We reached Shanghai, I know that, but thereafter for the next months I think it was almost a year, my memory falters. I see scenes clear and separate, but no stream carries them on together. Whatever happened seems accidental and disjointed, unrelated to my real life. We were merely refugees. Shanghai was hot, breathlessly hot after our hilltop, but I was used to semitropical heat and the memory was not of suffering but of pleasure. At home our daily baths were in a tin tub, filled by buckets of water which the water-bearer brought in. Here in Shanghai I saw for the first time water coming out of the wall from faucets. It was pure magic, the self-coming water that I heard about from Americans and from Chinese who had been to America. The tub was still of painted tin, but it was a big one, and it was set in a wide shallow wooden platform fenced about with board and lined with tin, at one end of which was a drain. My mother stopped the drain with a big cork and then let cool water run into the walled platform and there on hot afternoons my baby sister and I played. It is a childish memory, slight enough, except that it diverted my mind from larger woe. Our small three-room flat was somewhere off Bubbling Well Road, on a quiet dead end, and there I learned to skip rope from two well-bred little English girls next door. But my favorite neighbor was a Portuguese lady, the soul of kindness, who lived two doors down the street and she invited me often to tea. Thither I went always with joy, dressed in a fresh white dress and my hair curled, and I remember that once I ran so fast to her gate that I fell and scraped my elbow badly and arrived bleeding, though not in tears, and the Portuguese lady bound me up with enormous bandages and plied me with viands. The scar is on my elbow yet as a souvenir of her kindness, although I have long ago forgotten her name.

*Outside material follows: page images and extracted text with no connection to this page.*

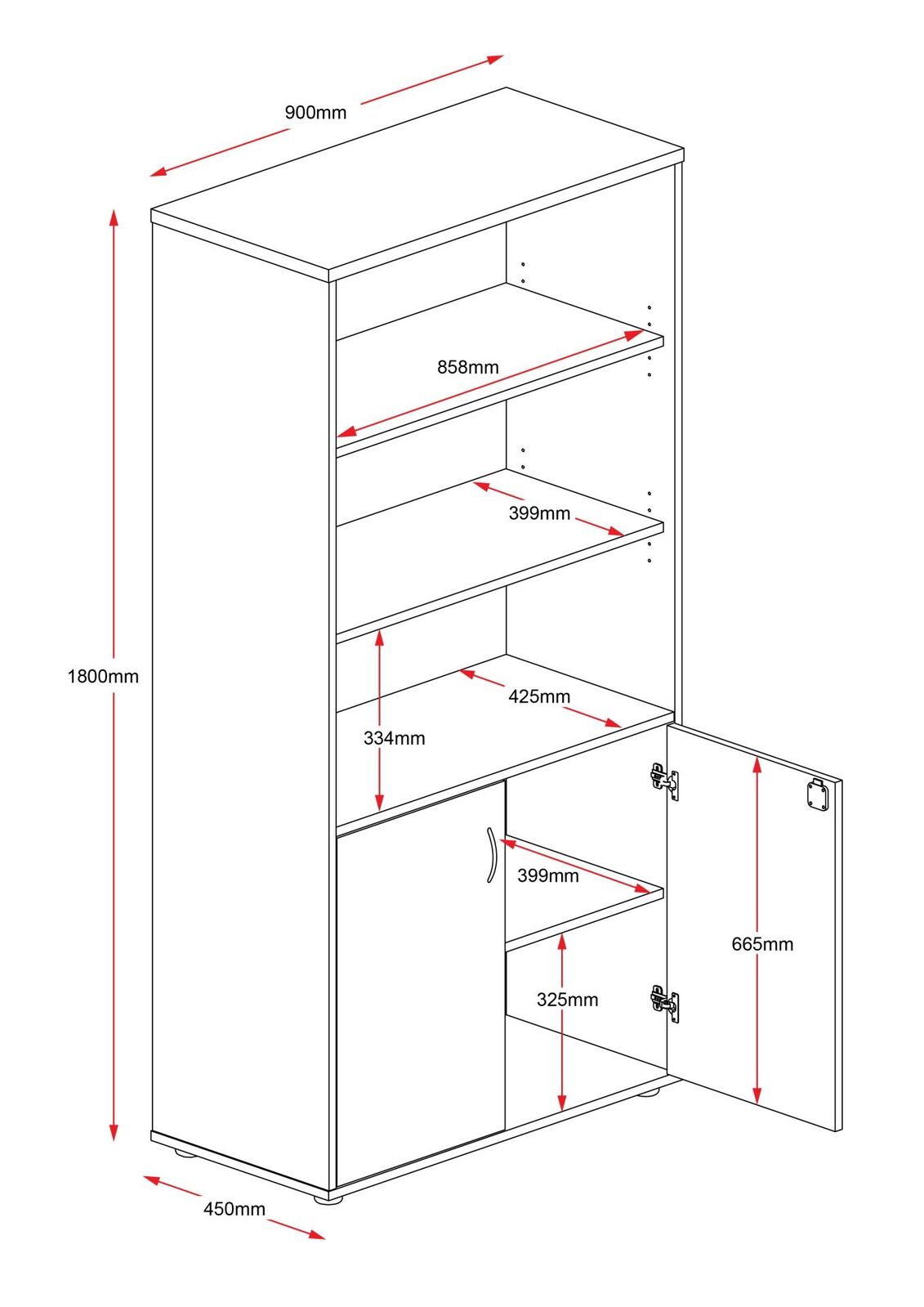 900mm

858mm

399mm

1800mm

425mm

334mm

399mm

665mm

325mm

450mm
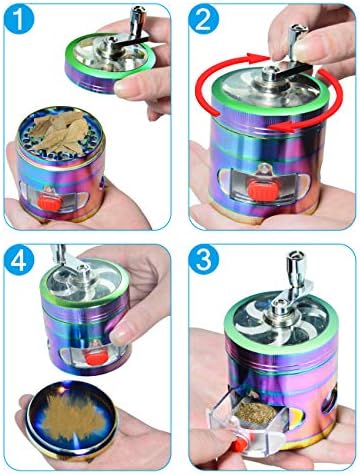 1

2

4

3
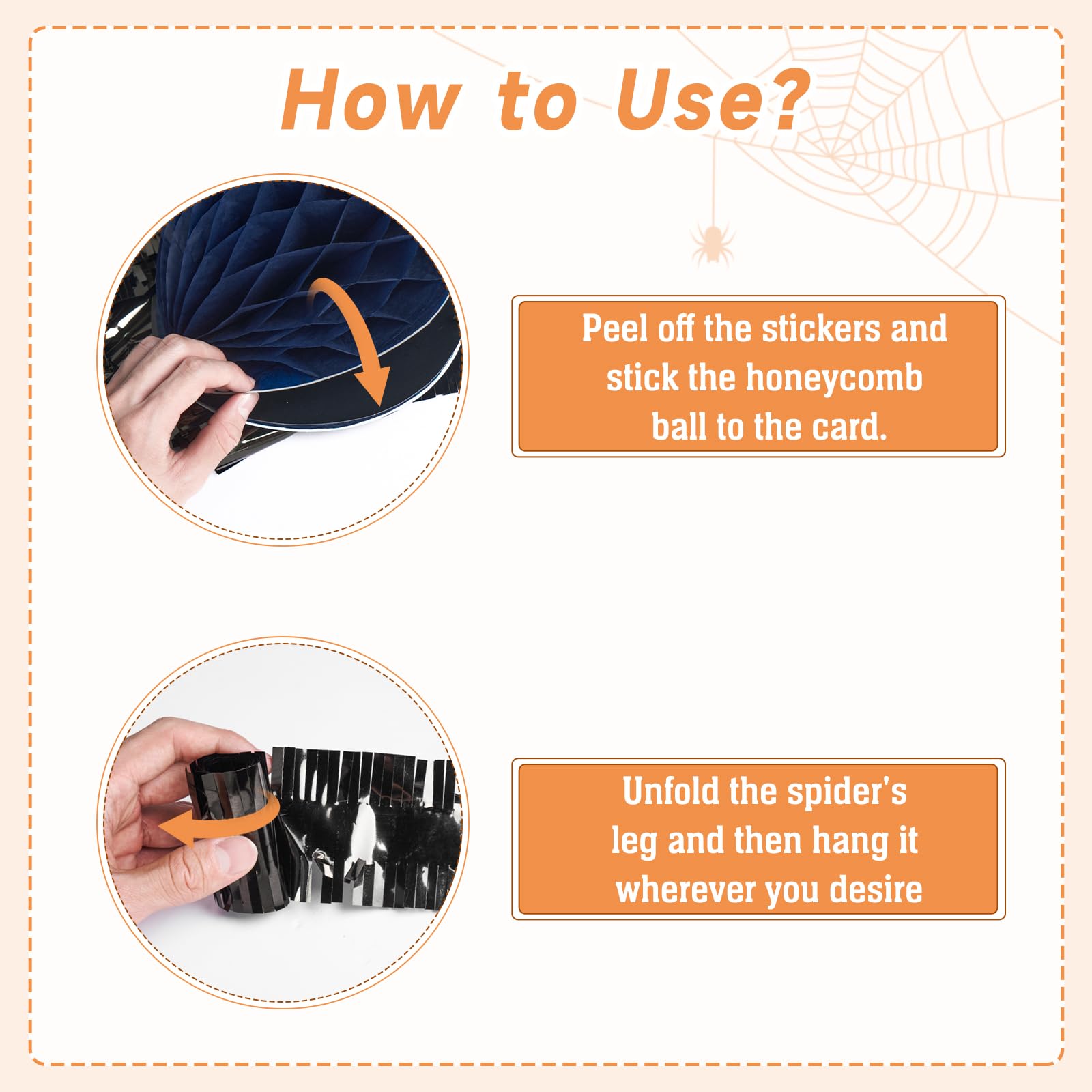 How to Use?

Peel off the stickers and stick the honeycomb ball to the card.

Unfold the spider's leg and then hang it wherever you desire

For a treat our mother or our amah took us to a little park along the Whangpoo River, where an artificial rockery seemed to me a castle of delight, and when the steps were climbed, there at the top in a grotto was a tiny stone boy holding a stone umbrella perpetually over his head, whence dripped eternal rain. For something very special we visited the big park where horse racing went on, and there Chinese and white men mingled together in equal zeal to gamble. We, of course, had nothing to do with that. We walked along the gorgeous flower beds and looked at some monkeys in cages and came home again.
Such are my slight memories of a year when elsewhere in China there was beginning the most dreadful upheaval of our age, whose end is not yet nor can it be foreseen.
A final incident of that refugee period is rooted in my mind. One day we were walking along a crowded street, my mother and I, and I do not know what street. It was crowded and ahead of me, stifling me, I thought, was a wide Chinese gentleman in a blue satin robe and a black sleeveless jacket. Straight in front of my face was the swinging end of his queue, a black silk woven cord ending in a large tassel. The heat became unbearable, the gentleman seemed immovable, and at last in a sort of wilful impatience I did what I had never done before. I pulled the tassel gently, as a hint that he walk a little faster. Instantly he turned around and bent upon me a black look of wrath. He did not frighten me, but my mother did. For I saw her face go quite white, and quickly she begged the Chinese to forgive me.
“She is only a child,” I remember her very words. “But she is a naughty child, and I will punish her. Please overlook her fault.”
The gentleman did not reply but he did not look mollified, and my mother drew me away and we went down another street.
“Never,” she said more sternly than I had ever heard her speak, “never do such a thing again! It might be very dangerous.”
What frightened me was the look on her face. I had never seen it before. She was afraid, afraid of a Chinese! I had never seen her afraid before in my life. It was indeed the end of an era.